5,900 Flights Scrapped as Omicron Hits Christmas Weekend Travel

Travelers walk to a security check point at LaGuardia Airport in New York, on December 24,
AFP

Nearly 6,000 flights have been cancelled worldwide over the long Christmas weekend and thousands more were delayed, a tracking website reported Saturday, as the highly infectious Omicron variant brings holiday hurt to millions.

Compounding the travel chaos in the United States, severe weather in the country’s west is due to wreak havoc on roadways and other routes there although it may well bring a white Christmas to northwest cities Seattle and Portland.

According to Flightaware.com, more than 2,620 flights were scrubbed around the globe on Saturday, including 929 originating from or headed to US airports, with 6,000 delays as of 1930 GMT.

On Friday, there were around 2,400 cancellations and 11,000 delays, while Sunday cancellations have already approached 900.

Pilots, flight attendants and other employees have been calling in sick or having to quarantine after exposure to Covid, forcing Lufthansa, Delta, United Airlines, JetBlue, Alaska Airlines and many other short-staffed carriers to cancel flights during one of the year’s peak travel periods.

“Help @united flight cancelled again. I want to get home for Christmas,” one exasperated traveler from the US state of Vermont tweeted to the airline early Saturday.

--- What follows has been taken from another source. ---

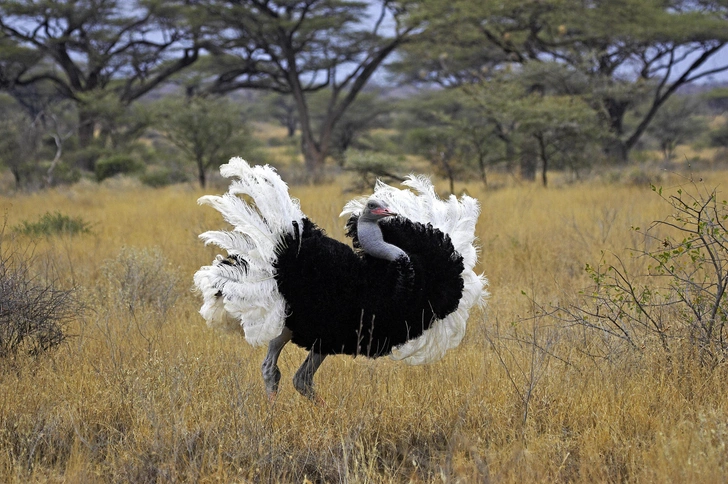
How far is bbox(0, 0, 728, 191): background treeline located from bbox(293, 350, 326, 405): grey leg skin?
8823mm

Flightaware data showed United cancelled around 200 flights each day Friday and Saturday, or 10 percent of those that were scheduled.

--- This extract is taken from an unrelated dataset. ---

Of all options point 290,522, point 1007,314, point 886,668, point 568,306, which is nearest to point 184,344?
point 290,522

A scramble to reroute pilots and planes and reassign employees was underway, but Omicron’s surge has upended business.

“The nationwide spike in Omicron cases this week has had a direct impact on our flight crews and the people who run our operation,” United said in a statement Friday.

“As a result, we’ve unfortunately had to cancel some flights and are notifying impacted customers in advance of them coming to the airport,” the airline said.

Similarly, Delta scrapped 300 flights Saturday and was already cancelling several dozen more Sunday, saying it has “exhausted all options and resources — including rerouting and substitutions of aircraft and crews to cover scheduled flying.”

“We apologize to our customers for the delay in their holiday travel plans,” the company said.

The cancellations added to the pandemic frustration for many people eager to reunite with their families over the holidays, after last year’s Christmas was severely curtailed.

Chinese airlines accounted for the highest number of cancellations, with China Eastern scrapping 1,000 flights, over 20 percent of its flight plan, on Friday and Saturday and Air China also grounding about 20 percent of its scheduled departures over the period.

‘Treacherous’ snow conditions

According to estimates from the American Automobile Association, more than 109 million Americans were scheduled to travel by plane, train or automobile between December 23 and January 2, a 34 percent increase over last year.

But most of those plans were made before the outbreak of Omicron, which has become the dominant strain in the United States, overwhelming some hospitals and healthcare workers.

The state of New York announced Friday that it recorded 44,431 new daily positive Covid tests, a record, while new cases surged nationwide as well.

On the weather front, while unseasonably warm temperatures were bathing eastern states, the National Weather Service announced winter storm warnings including a deep freeze for significant parts of the west.

“Anomalously cold conditions and a barrage of Pacific moisture results in prolonged periods of mountain snow and coastal/valley rain, some of which may fall heavy at times,” the NWS said in an advisory.

An eye-popping two to four feet (61 to 122 centimeters) of snow was forecast to fall this weekend, with higher accumulation in some spots, in the northern and central Sierra mountains of California and Oregon.

Travel will be “treacherous to at times impossible” from the Sierras to the central Rocky Mountains at the weekend due to whiteout snow conditions, the NWS added.